ЧТО СДЕЛАТЬ: Перепишите из отрывка слово в слово кусок от «Инцидент с выборами» до «В. А. Бутенко.» включительно.

ОТРЫВОК:
↓
Инцидент с выборами повлек за собой массированную атаку коммунистического режима на ученых старой формации. Сигналом к ней стал призыв Покровского, прозвучавший уже в апреле 1929 г: «Надо переходить в наступление на всех научных фронтах. Период мирного сожительства с наукой буржуазной изжит до конца»[265]. Летом того же года была развернута кадровая «чистка» Академии, сопровождавшаяся массовыми увольнениями ее сотрудников, а осенью начались аресты ученых в рамках сфабрикованного ОГПУ «академического дела»[266]. Всего по этому «делу» проходило 115 человек[267], в числе которых были такие видные специалисты по Новой истории Франции, как Е. В. Тарле и В. А. Бутенко.
↑
ИСХОДНЫЕ ДАННЫЕ:
↓
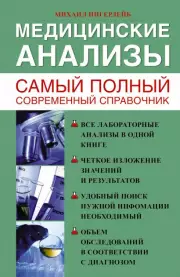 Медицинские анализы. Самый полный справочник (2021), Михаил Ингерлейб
↑
↓
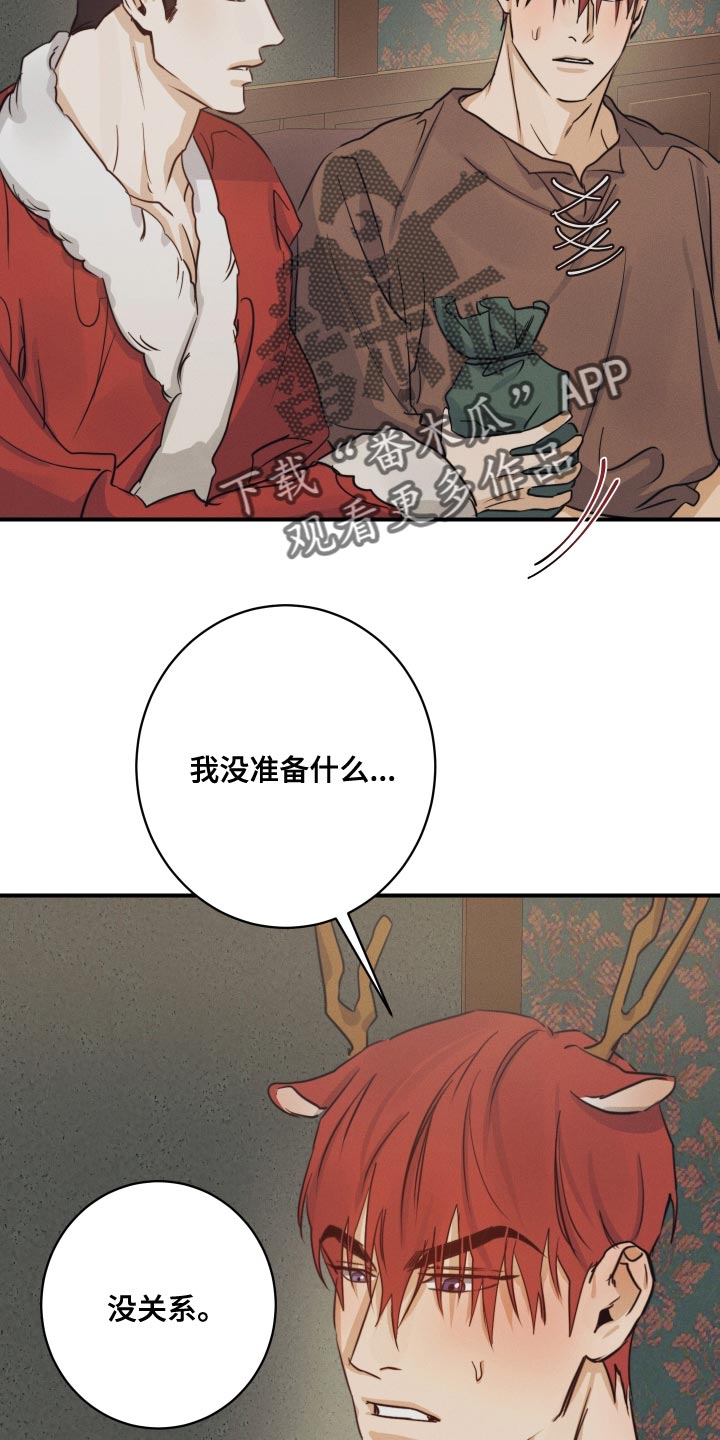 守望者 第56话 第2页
↑
ВАШ ОТВЕТ:
Инцидент с выборами повлек за собой массированную атаку коммунистического режима на ученых старой формации. Сигналом к ней стал призыв Покровского, прозвучавший уже в апреле 1929 г: «Надо переходить в наступление на всех научных фронтах. Период мирного сожительства с наукой буржуазной изжит до конца»[265]. Летом того же года была развернута кадровая «чистка» Академии, сопровождавшаяся массовыми увольнениями ее сотрудников, а осенью начались аресты ученых в рамках сфабрикованного ОГПУ «академического дела»[266]. Всего по этому «делу» проходило 115 человек[267], в числе которых были такие видные специалисты по Новой истории Франции, как Е. В. Тарле и В. А. Бутенко.